## Cryptology ePrint Archive: Report 2019/215

Approx-SVP in Ideal Lattices with Pre-processing

Alice Pellet-Mary and Guillaume Hanrot and Damien Stehlé

Abstract: We describe an algorithm to solve the approximate Shortest Vector Problem for lattices corresponding to ideals of the ring of integers of an arbitrary number field $K$. This algorithm has a pre-processing phase, whose run-time is exponential in $\log |\Delta|$ with $\Delta$ the discriminant of $K$. Importantly, this pre-processing phase depends only on $K$. The pre-processing phase outputs an advice, whose bit-size is no more than the run-time of the query phase. Given this advice, the query phase of the algorithm takes as input any ideal $I$ of the ring of integers, and outputs an element of $I$ which is at most $\exp(\widetilde O((\log |\Delta|)^{\alpha+1}/n))$ times longer than a shortest non-zero element of $I$ (with respect to the Euclidean norm of its canonical embedding). This query phase runs in time and space $\exp(\widetilde O( (\log |\Delta|)^{\max(2/3, 1-2\alpha)}))$ in the classical setting, and $\exp(\widetilde O((\log |\Delta|)^{1-2\alpha}))$ in the quantum setting. The parameter $\alpha$ can be chosen arbitrarily in $[0,1/2]$. Both correctness and cost analyses rely on heuristic assumptions, whose validity is consistent with experiments.

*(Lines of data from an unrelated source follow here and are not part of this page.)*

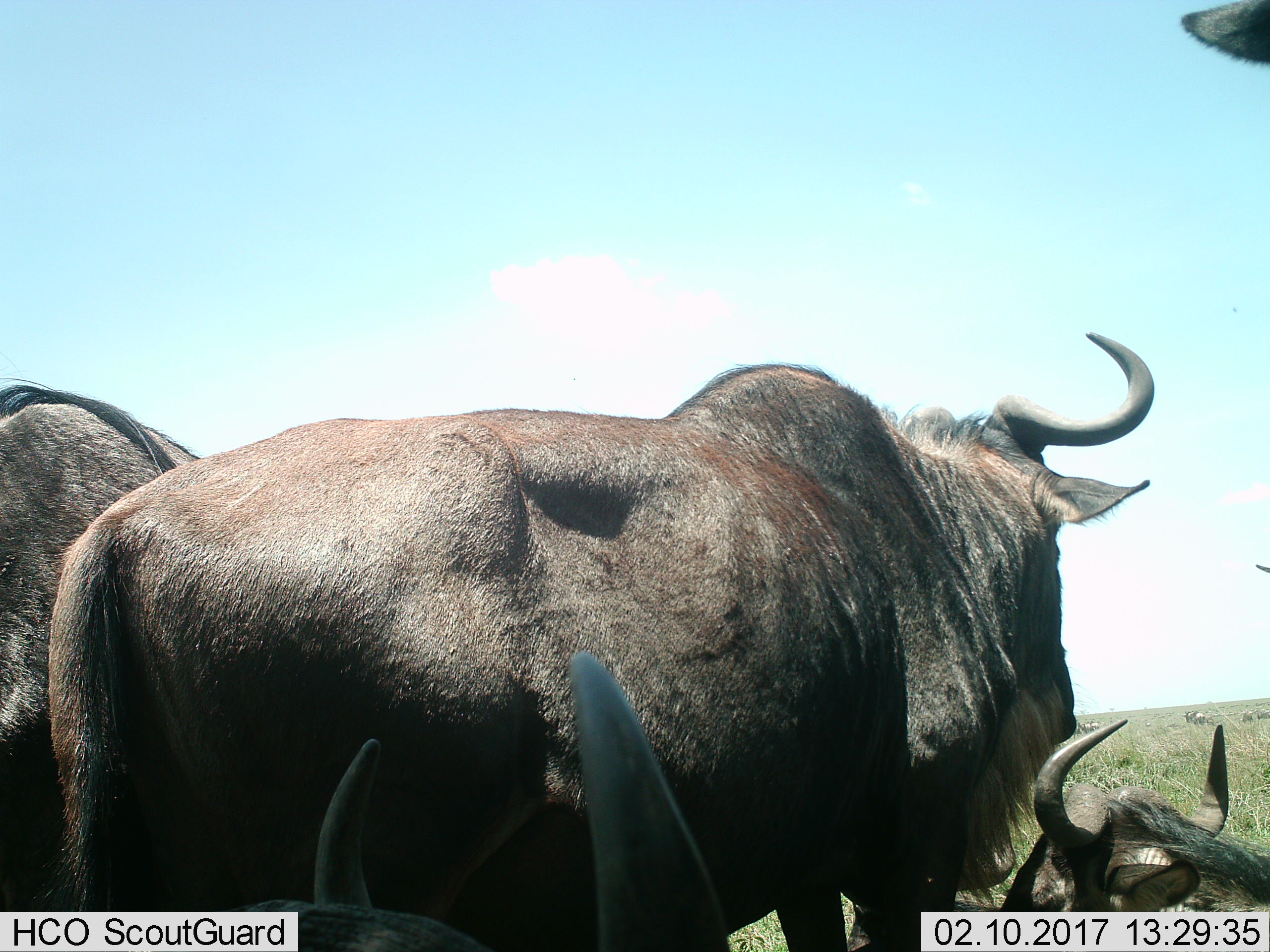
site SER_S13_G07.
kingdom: Animalia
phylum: Chordata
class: Mammalia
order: Artiodactyla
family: Bovidae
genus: Connochaetes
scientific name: Connochaetes taurinus taurinus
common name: blue wildebeest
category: wildebeestblue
Wildebeestblue (blue wildebeest) (Connochaetes taurinus taurinus), count 4. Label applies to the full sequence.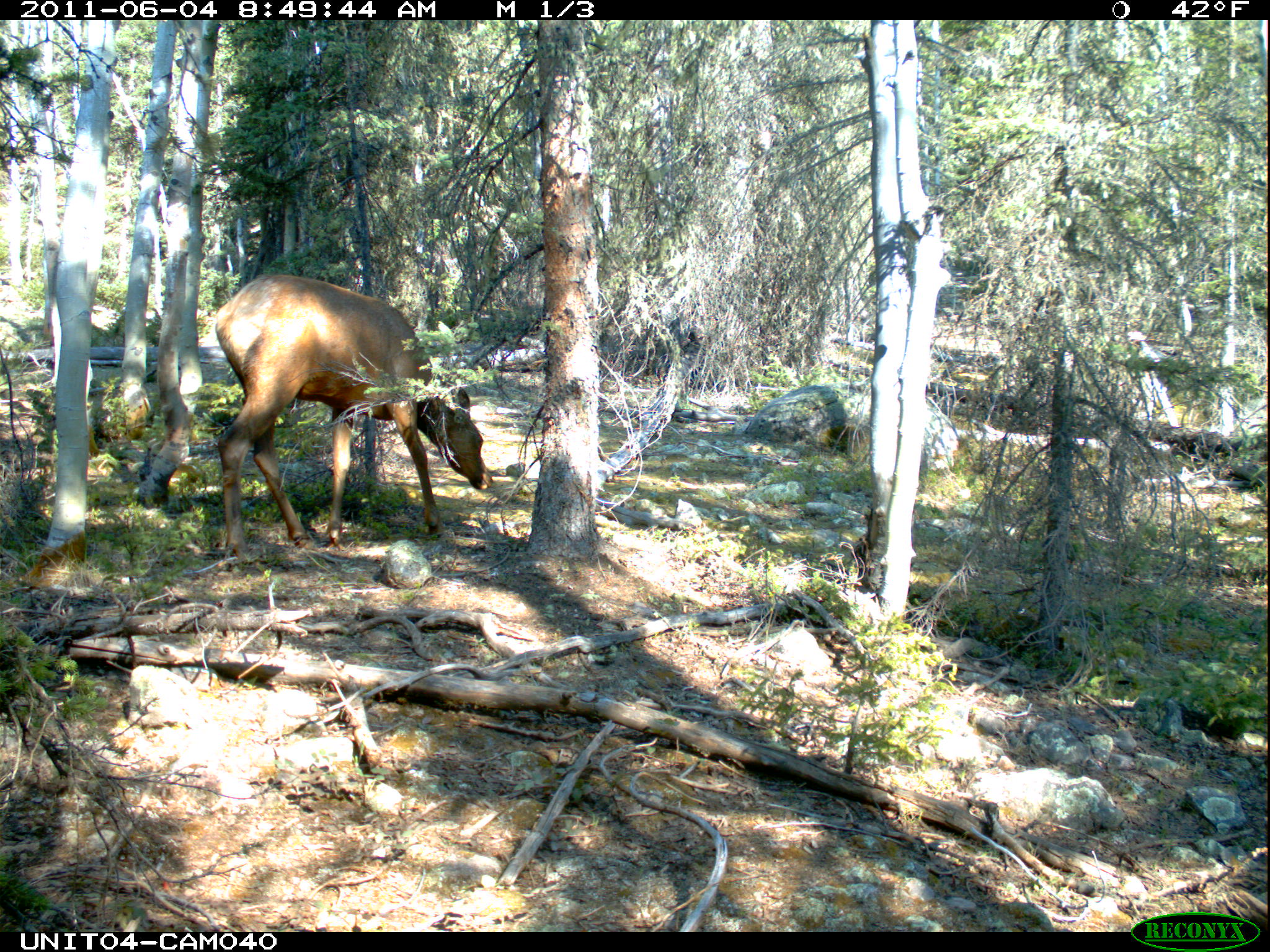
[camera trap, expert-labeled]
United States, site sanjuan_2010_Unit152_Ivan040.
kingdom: Animalia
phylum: Chordata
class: Mammalia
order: Artiodactyla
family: Cervidae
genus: Cervus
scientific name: Cervus elaphus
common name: red deer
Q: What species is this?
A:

The algorithm builds upon the algorithms from Cramer al. [EUROCRYPT 2016] and Cramer et al. [EUROCRYPT 2017]. It relies on the framework from Buchmann [Séminaire de théorie des nombres 1990], which allows to merge them and to extend their applicability from prime-power cyclotomic fields to all number fields. The cost improvements are obtained by allowing precomputations that depend on the field only.

Category / Keywords: foundations /

Original Publication (in the same form): IACR-EUROCRYPT-2019